Frasier picked up its second season with another round of comedy as intelligent as its pompous title character. Fortunately, the sniping between Frasier (Kelsey Grammer) and his father, Marty (John Mahoney), that took up a lot of the first season is mostly past, and the crack ensemble was ready to roll in a number of memorable episodes. Frasier tries to set up Daphne (Jane Leeves) with the new station manager in "The Matchmaker," Frasier, Niles (David Hyde Pierce), and Marty go fishing in "Breaking the Ice," Frasier and Niles jump into politics in "The Candidate," the team of Frasier and Roz (Peri Gilpin) breaks up ("Roz in the Doghouse"), and Frasier and Niles open a restaurant in "The Innkeepers." It was Pierce's Niles who emerged as a star in the second season, lusting after Daphne, learning about parenthood in "Flour Child," and challenging a Bavarian fencer for the hand of his ever-absent wife, Maris, in the comic tour de force "An Affair to Forget." Pierce picked up a well-deserved first Emmy, and the show repeated its first-season Emmys for comedy series and lead actor. Frasier's dates included Jobeth Williams (whom he takes on a disastrous getaway to Bora Bora), Shannon Tweed, and Tea Leoni, and other guest stars were Nathan Lane and, from his original show, Cheers, Bebe Neuwirth and Ted Danson.

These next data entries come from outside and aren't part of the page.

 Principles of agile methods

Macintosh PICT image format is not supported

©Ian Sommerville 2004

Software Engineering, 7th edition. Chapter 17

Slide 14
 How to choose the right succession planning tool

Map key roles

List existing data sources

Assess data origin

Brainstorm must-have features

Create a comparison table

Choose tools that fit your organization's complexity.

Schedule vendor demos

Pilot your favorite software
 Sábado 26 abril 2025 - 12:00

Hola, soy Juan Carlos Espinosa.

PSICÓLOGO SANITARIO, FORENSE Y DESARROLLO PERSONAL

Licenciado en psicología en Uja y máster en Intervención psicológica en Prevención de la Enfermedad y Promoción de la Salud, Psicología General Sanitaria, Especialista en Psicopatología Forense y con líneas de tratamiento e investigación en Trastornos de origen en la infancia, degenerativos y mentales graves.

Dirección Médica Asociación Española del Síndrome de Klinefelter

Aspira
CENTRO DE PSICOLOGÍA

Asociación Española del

With this third season, Frasier scored an impressive hat trick, winning its third successive Emmy for Outstanding Comedy Series. You don't need too much analysis to get to the bottom of this unprecedented success. The series was a primetime oasis of wit and sophistication, with welcome forays into farce that pricked Frasier's bubble of pomposity. His priceless reactions to the assaults on his dignity are worthy of Jack Benny. Frasier (Kelsey Grammer) can be infuriating, as in "The Focus Group," in which he is obsessed with knowing why a lone focus group participant (guest star Tony Shalhoub) doesn't like him. But he is also endearing in his delusional view of himself as, in the words of one mocking bystander, a "man of the people." Frasier meets his match in new station owner Kate Costas (Oscar-winner Mercedes Ruehl). Their combative relationship turns to lust over the course of the first 10 episodes.

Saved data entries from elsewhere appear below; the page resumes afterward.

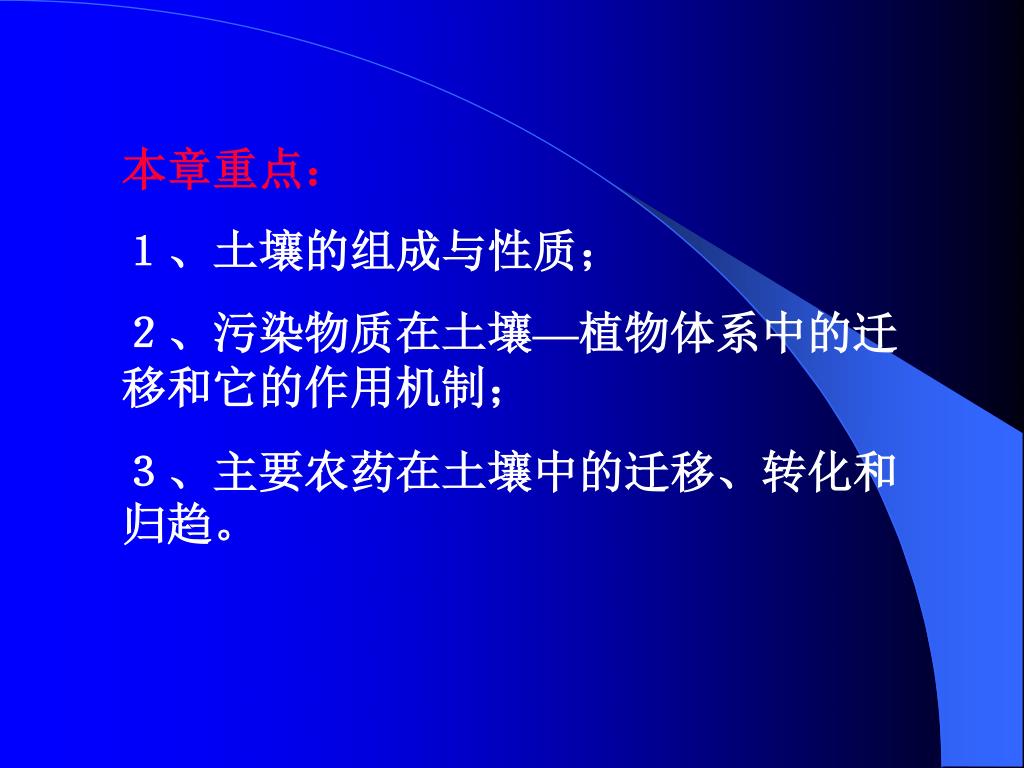 本章重点：

１、土壤的组成与性质；

２、污染物质在土壤—植物体系中的迁移和它的作用机制；

３、主要农药在土壤中的迁移、转化和归趋。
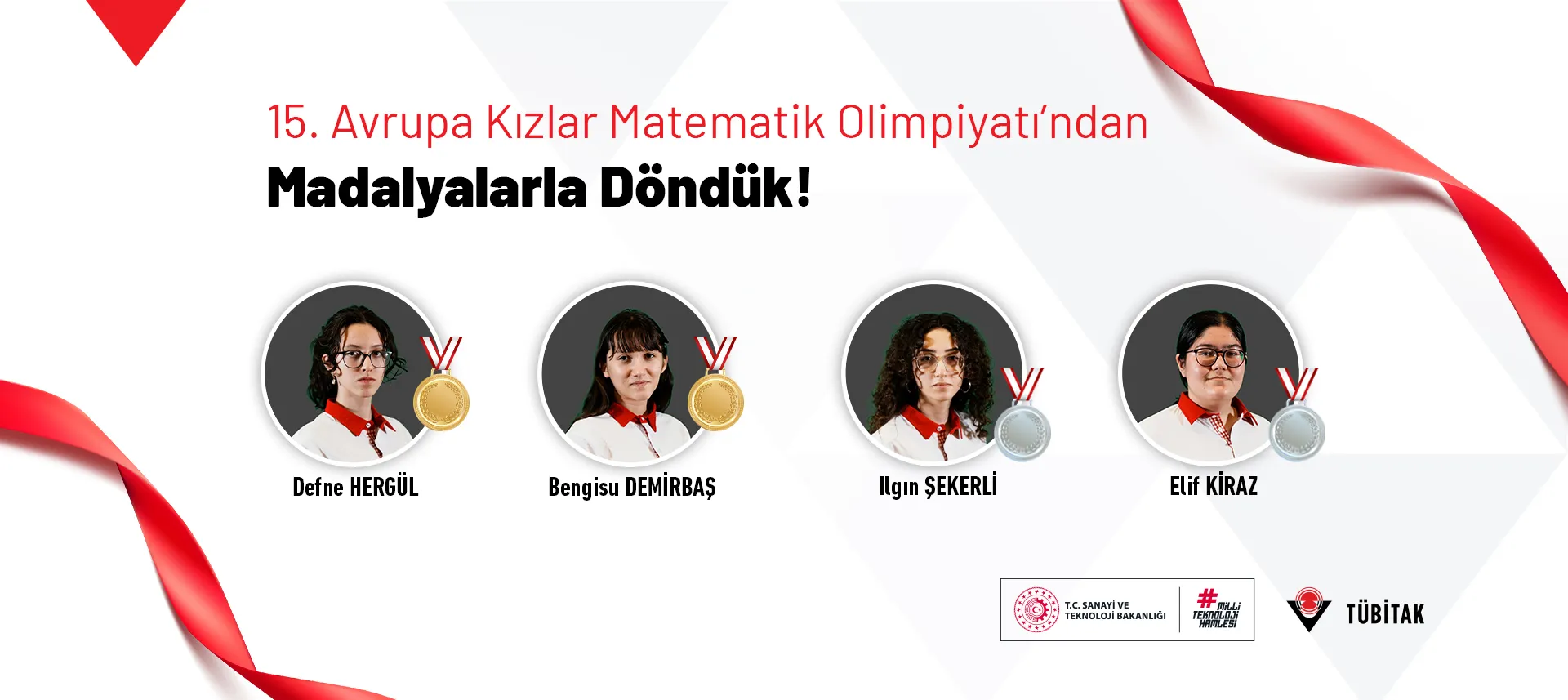 15. Avrupa Kızlar Matematik Olimpiyatı'ndan
Madalyalarla Döndük!

Defne HERGÜL

Bengisu DEMİRBAŞ

Ilgın ŞEKERLİ

Elif KİRAZ

T.C. SANAYİ VE TEKNOLOJİ BAKANLIĞI

#MİLLİ TEKNOLOJİ HAMLESİ

TÜBİTAK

Frasier's fourth season was mostly about relationships. Niles (David Hyde Pierce), now separated from Maris, is back on the market like his bachelor brother, Frasier (Kelsey Grammer). That's great when the pair goes to a cabin with a pair of fetching women (Megan Mullaly, later of Will and Grace, and Lisa Darr), but Niles is never able to completely dispel his attachment to his suffocating wife... or to Daphne (Jane Leeves). His obsession with the latter gets an immediate burst in the season's first episode, in which he has to masquerade as Daphne's husband, then later comes to a head when she appears at his apartment door asking to stay the night. The boys have the usual disputes with their father (John Mahoney), including their disdain for the former cop's new girlfriend, Sherry (Marsha Mason), the boisterous, banjo-twangin', "gotcha"-playing bartender who would remain a regular cast member through the end of the series. Ex-wife Lilith (Bebe Neuwirth) makes her annual appearance, this time when she and Frasier try to get Frederick into an exclusive prep school. And the title character? As much as Frasier teases his producer Roz (Peri Gilpin) about her dating habits, he himself is lonely, leading him to a memorable airport encounter with guest star Linda Hamilton and a season finale that proves a kind of a harbinger to the series' final episode. This season made Frasier a perfect four-for-four at the Emmys, winning its fourth consecutive award for Outstanding Comedy Series. Unlike previous seasons, this DVD set has no bonus features.